[Collected data]
------------------------------------

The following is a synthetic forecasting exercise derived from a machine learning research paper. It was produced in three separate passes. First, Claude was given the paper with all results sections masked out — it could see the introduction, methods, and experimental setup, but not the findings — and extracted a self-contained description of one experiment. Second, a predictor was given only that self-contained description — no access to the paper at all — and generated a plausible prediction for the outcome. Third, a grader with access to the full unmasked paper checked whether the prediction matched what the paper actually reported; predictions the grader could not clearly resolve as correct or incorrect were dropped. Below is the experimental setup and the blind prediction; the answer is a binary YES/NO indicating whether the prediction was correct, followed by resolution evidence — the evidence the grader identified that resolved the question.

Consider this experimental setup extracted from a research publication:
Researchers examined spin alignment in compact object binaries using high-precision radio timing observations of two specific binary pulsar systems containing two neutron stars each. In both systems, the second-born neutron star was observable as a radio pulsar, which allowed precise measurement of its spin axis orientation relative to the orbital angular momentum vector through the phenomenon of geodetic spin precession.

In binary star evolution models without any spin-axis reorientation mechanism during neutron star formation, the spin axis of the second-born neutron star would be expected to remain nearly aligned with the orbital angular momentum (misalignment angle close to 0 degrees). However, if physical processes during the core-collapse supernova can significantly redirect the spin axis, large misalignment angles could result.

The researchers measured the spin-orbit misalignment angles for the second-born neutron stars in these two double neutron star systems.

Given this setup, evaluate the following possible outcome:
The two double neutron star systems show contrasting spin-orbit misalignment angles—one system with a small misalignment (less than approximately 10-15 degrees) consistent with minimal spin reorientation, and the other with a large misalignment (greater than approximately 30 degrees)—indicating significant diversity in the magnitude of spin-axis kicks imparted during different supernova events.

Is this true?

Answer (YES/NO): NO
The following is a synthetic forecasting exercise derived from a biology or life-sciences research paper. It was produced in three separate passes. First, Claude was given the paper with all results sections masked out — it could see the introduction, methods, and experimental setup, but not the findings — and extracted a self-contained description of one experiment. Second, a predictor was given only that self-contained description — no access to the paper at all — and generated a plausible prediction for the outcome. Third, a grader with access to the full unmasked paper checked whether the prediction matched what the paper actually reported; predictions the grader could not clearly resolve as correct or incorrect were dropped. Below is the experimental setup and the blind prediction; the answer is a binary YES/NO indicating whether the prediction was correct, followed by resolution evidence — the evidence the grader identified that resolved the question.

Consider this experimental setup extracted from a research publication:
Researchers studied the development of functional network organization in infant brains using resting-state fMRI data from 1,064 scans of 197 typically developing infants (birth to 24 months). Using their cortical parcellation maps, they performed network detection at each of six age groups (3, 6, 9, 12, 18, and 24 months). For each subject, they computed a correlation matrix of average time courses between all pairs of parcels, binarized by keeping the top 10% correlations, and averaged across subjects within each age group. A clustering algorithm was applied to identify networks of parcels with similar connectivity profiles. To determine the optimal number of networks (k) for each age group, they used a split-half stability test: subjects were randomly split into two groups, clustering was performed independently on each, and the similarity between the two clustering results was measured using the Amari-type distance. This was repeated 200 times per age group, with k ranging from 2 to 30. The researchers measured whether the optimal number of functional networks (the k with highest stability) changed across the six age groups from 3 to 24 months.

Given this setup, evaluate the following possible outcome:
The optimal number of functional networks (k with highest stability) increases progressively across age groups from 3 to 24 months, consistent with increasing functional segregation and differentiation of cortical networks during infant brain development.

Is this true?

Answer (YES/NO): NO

------------------------------------

**Assigned task:** Transcribe each of the records above exactly.

**The answer:**
The following is a synthetic forecasting exercise derived from a machine learning research paper. It was produced in three separate passes. First, Claude was given the paper with all results sections masked out — it could see the introduction, methods, and experimental setup, but not the findings — and extracted a self-contained description of one experiment. Second, a predictor was given only that self-contained description — no access to the paper at all — and generated a plausible prediction for the outcome. Third, a grader with access to the full unmasked paper checked whether the prediction matched what the paper actually reported; predictions the grader could not clearly resolve as correct or incorrect were dropped. Below is the experimental setup and the blind prediction; the answer is a binary YES/NO indicating whether the prediction was correct, followed by resolution evidence — the evidence the grader identified that resolved the question.

Consider this experimental setup extracted from a research publication:
Researchers examined spin alignment in compact object binaries using high-precision radio timing observations of two specific binary pulsar systems containing two neutron stars each. In both systems, the second-born neutron star was observable as a radio pulsar, which allowed precise measurement of its spin axis orientation relative to the orbital angular momentum vector through the phenomenon of geodetic spin precession.

In binary star evolution models without any spin-axis reorientation mechanism during neutron star formation, the spin axis of the second-born neutron star would be expected to remain nearly aligned with the orbital angular momentum (misalignment angle close to 0 degrees). However, if physical processes during the core-collapse supernova can significantly redirect the spin axis, large misalignment angles could result.

The researchers measured the spin-orbit misalignment angles for the second-born neutron stars in these two double neutron star systems.

Given this setup, evaluate the following possible outcome:
The two double neutron star systems show contrasting spin-orbit misalignment angles—one system with a small misalignment (less than approximately 10-15 degrees) consistent with minimal spin reorientation, and the other with a large misalignment (greater than approximately 30 degrees)—indicating significant diversity in the magnitude of spin-axis kicks imparted during different supernova events.

Is this true?

Answer (YES/NO): NO
The following is a synthetic forecasting exercise derived from a biology or life-sciences research paper. It was produced in three separate passes. First, Claude was given the paper with all results sections masked out — it could see the introduction, methods, and experimental setup, but not the findings — and extracted a self-contained description of one experiment. Second, a predictor was given only that self-contained description — no access to the paper at all — and generated a plausible prediction for the outcome. Third, a grader with access to the full unmasked paper checked whether the prediction matched what the paper actually reported; predictions the grader could not clearly resolve as correct or incorrect were dropped. Below is the experimental setup and the blind prediction; the answer is a binary YES/NO indicating whether the prediction was correct, followed by resolution evidence — the evidence the grader identified that resolved the question.

Consider this experimental setup extracted from a research publication:
Researchers studied the development of functional network organization in infant brains using resting-state fMRI data from 1,064 scans of 197 typically developing infants (birth to 24 months). Using their cortical parcellation maps, they performed network detection at each of six age groups (3, 6, 9, 12, 18, and 24 months). For each subject, they computed a correlation matrix of average time courses between all pairs of parcels, binarized by keeping the top 10% correlations, and averaged across subjects within each age group. A clustering algorithm was applied to identify networks of parcels with similar connectivity profiles. To determine the optimal number of networks (k) for each age group, they used a split-half stability test: subjects were randomly split into two groups, clustering was performed independently on each, and the similarity between the two clustering results was measured using the Amari-type distance. This was repeated 200 times per age group, with k ranging from 2 to 30. The researchers measured whether the optimal number of functional networks (the k with highest stability) changed across the six age groups from 3 to 24 months.

Given this setup, evaluate the following possible outcome:
The optimal number of functional networks (k with highest stability) increases progressively across age groups from 3 to 24 months, consistent with increasing functional segregation and differentiation of cortical networks during infant brain development.

Is this true?

Answer (YES/NO): NO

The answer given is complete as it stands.